The IEEFA analysis concludes that the introduction of so much low-cost renewable power into the market has caused a situation where “market revenues do not support going forward costs for coal revenues” which means that it costs more to produce power with coal than the market is willing to pay for that power.

In the Southwest power market — which does benefit from having the most wind power potential of any market in the U.S. — wind power has been replacing the declining use of coal much more than gas. A report released this month by Morgan Stanley predicts that renewables will replace coal power in the U.S. by 2033. The gas industry therefore has a good reason to be scared of the future for this region.

A Future With No Gas

In late January 2021, Salvatore Bernabei, the CEO of Enel Green Power — the renewables division of global utility company Enel — made a statement that helps explain the oil and gas industry’s current attacks on renewables: “We have a net-zero target for 2050. That’s clearly a future where there is no gas.”

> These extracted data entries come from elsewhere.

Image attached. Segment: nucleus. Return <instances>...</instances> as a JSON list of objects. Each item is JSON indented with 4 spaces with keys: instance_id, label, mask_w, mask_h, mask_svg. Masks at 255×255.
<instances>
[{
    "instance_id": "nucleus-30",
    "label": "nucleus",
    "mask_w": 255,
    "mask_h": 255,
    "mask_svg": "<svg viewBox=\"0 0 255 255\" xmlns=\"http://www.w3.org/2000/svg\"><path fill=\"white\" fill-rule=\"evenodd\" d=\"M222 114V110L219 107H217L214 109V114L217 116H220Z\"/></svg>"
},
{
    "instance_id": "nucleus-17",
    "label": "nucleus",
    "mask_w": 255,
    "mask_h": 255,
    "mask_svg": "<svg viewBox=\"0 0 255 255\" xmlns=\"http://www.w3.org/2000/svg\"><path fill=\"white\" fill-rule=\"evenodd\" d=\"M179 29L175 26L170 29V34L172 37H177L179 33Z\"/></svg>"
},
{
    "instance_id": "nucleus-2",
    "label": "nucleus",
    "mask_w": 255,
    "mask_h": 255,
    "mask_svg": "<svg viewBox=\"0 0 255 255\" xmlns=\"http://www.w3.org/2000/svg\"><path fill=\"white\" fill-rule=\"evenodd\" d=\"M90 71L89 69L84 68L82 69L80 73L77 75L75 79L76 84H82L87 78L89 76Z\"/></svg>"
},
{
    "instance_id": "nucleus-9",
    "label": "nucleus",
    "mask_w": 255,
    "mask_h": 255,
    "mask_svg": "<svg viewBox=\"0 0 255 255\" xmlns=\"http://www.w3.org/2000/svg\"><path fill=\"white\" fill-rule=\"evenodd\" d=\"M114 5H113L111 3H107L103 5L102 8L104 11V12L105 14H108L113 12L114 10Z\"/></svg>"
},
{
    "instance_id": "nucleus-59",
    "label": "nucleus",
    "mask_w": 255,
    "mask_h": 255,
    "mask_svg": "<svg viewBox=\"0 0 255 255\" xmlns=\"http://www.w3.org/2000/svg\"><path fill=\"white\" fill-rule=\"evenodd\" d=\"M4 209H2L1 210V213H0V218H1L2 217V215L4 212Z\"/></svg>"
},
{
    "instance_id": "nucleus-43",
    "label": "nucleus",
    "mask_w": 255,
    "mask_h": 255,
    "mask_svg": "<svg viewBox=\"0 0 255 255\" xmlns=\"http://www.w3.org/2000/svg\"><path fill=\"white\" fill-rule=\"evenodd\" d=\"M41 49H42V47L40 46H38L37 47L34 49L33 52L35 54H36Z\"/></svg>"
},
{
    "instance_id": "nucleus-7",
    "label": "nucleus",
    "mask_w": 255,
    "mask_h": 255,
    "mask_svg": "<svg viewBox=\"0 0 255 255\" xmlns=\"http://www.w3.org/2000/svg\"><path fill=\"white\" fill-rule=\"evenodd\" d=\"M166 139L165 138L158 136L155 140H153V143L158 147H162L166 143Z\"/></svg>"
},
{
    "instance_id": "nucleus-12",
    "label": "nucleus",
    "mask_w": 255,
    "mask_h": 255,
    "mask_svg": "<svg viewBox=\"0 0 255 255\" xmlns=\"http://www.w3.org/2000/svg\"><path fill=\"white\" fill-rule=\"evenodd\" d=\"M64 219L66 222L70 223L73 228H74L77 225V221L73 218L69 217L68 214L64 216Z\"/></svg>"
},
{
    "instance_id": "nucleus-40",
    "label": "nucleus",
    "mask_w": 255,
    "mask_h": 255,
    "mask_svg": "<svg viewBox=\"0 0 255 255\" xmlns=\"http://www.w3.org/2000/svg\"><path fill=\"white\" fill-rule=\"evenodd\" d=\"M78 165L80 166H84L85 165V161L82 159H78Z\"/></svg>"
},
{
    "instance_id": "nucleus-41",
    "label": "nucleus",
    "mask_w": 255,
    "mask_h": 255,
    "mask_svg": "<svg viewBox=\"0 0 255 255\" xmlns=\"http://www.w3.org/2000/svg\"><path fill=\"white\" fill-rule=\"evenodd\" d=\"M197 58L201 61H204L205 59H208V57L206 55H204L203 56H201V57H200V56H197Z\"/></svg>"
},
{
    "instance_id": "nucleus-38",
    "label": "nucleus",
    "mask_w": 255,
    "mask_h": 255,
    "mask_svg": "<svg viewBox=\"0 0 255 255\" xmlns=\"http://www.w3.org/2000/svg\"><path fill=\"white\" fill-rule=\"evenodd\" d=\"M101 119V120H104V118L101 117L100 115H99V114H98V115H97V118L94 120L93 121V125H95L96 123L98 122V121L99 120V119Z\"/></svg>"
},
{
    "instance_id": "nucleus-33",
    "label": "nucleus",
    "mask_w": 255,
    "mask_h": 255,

Natural gas isn’t clean energy, and it is losing out to renewables in the economic race. In this light, the efforts by AENJ and the wider fossil fuel industry to criticize renewable energy makes sense — it’s a fight for survival.

As DeSmog has previously reported, the U.S. natural gas industry faces a very real problem when it comes to competing economically with renewable power generation and battery storage. The reality facing the natural gas industry is that natural gas prices have to go up at the same time as renewable energy becomes less expensive.

The reason for this is that the industry is currently getting record low prices for natural gas, which has resulted in big losses. The Energy Information Administration reported that the average price for U.S. natural gas of $2.05 per million British thermal units was the lowest in decades. 

One industry executive stated that “the industry really needs $3.50 gas over the next five years to really generate that return on capital employed.” Based on this, gas prices would have to rise over 70 percent from the 2020 average for the industry economics to work.

Economically it is a no-win outlook for the natural gas industry because, as prices inevitably rise to the level required to sustain the industry, natural gas is then no longer competitive with renewable energy prices.

Two years ago, before groups like AENJ existed, DeSmog wrote that due to market forces, “Natural gas seems poised to join coal as another fuel that just couldn’t compete with renewables.” This reality is now playing out.

Image: 2021 planned new power generation in U.S.  Credit: Energy Information Administration

The Energy Information Administration is already predicting lower gas consumption in the U.S. in 2021 “due to rising costs” and that “The decline in total U.S. consumption reflects less natural gas consumed for electric power as a result of higher natural gas prices compared with last year.”

In an effort to save itself in the face of a dire financial situation, the oil and gas industry is ramping up efforts to scare the public into thinking renewable energy is expensive.

The economics of power generation have shifted to favor renewable power and battery storage over traditional fossil fuel sources. It has already had a dramatic impact on the U.S. coal industry. It is now happening to natural gas. No amount of industry marketing campaigns can change what makes the most economic sense.

While the oil and gas industry has lost the argument on climate change (it is happening and is caused by humans), that doesn’t change the fact that it was still very successful at influencing public perception of climate change for decades. It is now trying to delay the success of renewable energy by misleading the public about the economics of the energy transition.

In 2020, AENJ supported plans for a new natural gas power plant in New Jersey. The proposal was opposed by a coalition of groups in New Jersey and the plan was abandoned in October 2020 in favor of renewable options. New Jersey withdrew its permit for the proposed plant in January 2021.

The good news is that as the coal industry found out, the marketplace doesn’t care about industry propaganda, it just cares about money. And the smart choice for business — and the climate — is renewable energy.